Here are some falsehoods that existed in my world at that time:

  • Righteousness is tied to happiness. Wickedness never was happiness (Alma 41: 10-11). 
  • Therapy and medication are for weak people. This was my outlook on mental health–only people who are not disciplined and who are probably making bad choices will struggle with their mental health. 
  • If you are feeling depressed, then it’s your own fault and you need to take action, talk to Heavenly Father more, and examine your life for things you need to repent of. 
  • If you are grateful and express that gratitude, then you won’t be depressed. 

These ideals were ingrained in me, and I absolutely judged others for having any mental health struggles. So, this response from a parent broke my heart but also did not surprise me. Today my heart goes out to anyone who was raised that way. Being raised with those ideals is potentially very harmful. Is there some truth to those statements? Absolutely. But if I had let those mindsets on medication rule my life, I worry about where I would be today.

Elder Holland’s talk “Like A Broken Vessel” in 2013 was groundbreaking.
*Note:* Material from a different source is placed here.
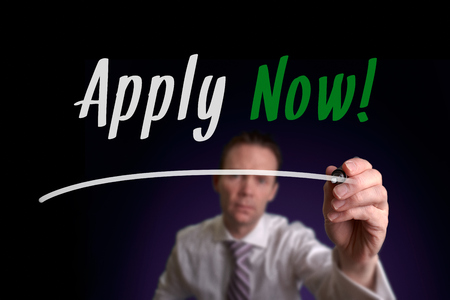 A businessman writing Apply Now on a screen. Business Concept.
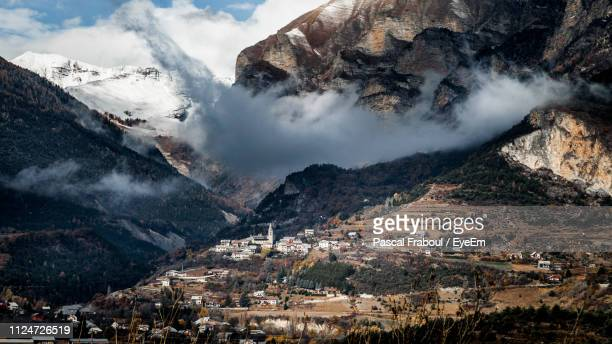 high angle view of snowcapped mountains - embrun stock pictures, royalty-free photos & images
That General Conference talk gave members of the church permission to start seeing depression, anxiety, and other mental health issues as conditions to be treated and talked about versus my default reaction–to suffer in silence and feel ashamed and unworthy. Now, the church offers several mental health education resources and even emotional resiliency classes.

Many have situational depression or Seasonal Affective Disorder and perhaps can wean off of medication eventually. Others depend on medication just to get through each day. Women have hormonal challenges through menstruation, pregnancy, postpartum, perimenopause and menopause that include mental health difficulties. I have tried going off of my medication a few times through the years, and have always come back to it. I feel more like myself when I am on it. I am so incredibly grateful for the decreased stigma associated with depression and anxiety since the year 2012. And as it turned out, this parent got on the same medication that I did shortly after that conversation. I hope that with my vulnerability and openness in sharing my struggles and getting on medication they could find the courage to do the same. And I hope the same for any of you. 

I am curious–did any of you grow up with those same inaccurate and harmful ideals in your family or church circles? Have you felt any shame for having depression/anxiety?

Read more posts in this blog series:

3 Responses

  1. A comment was made in my relief society recently that all negative feelings come from satan. No one challenged this idea and the teacher even referenced it later in the lesson (To need fair, I didn’t offer another viewpoint. This was in part related to the challenges of being almost the only one who will speak up).

  2. We all experience blind spots, usually in the area that we have no problems with. Once we live through a particular adversity, we become more sensitive to the issue in our own and other’s lives. Depression, financial lack, family problems, unemployment all take on a new perspective with experience. I would be a much better bishop now after my life experiences, but it would s a duty I would never seek.

  3. What a beautiful post. Thank you for sharing. I’ve watched young mothers I love suffer from depression and we didn’t have language or resources or understanding about what was happening to them and then the resulting shame of “what is wrong with me?” And “I’m a terrible mother” — until now! Also, growing up, my mom suffered from clinical depression but never received medical help or medication until after I left the house. I’m so so glad that culture and society is changing and becoming more informed about the real and often invisible suffering of women, mothers, and people with mental illness.🤍🤍 Thanks for sharing your experience. This is how we continue to change our culture!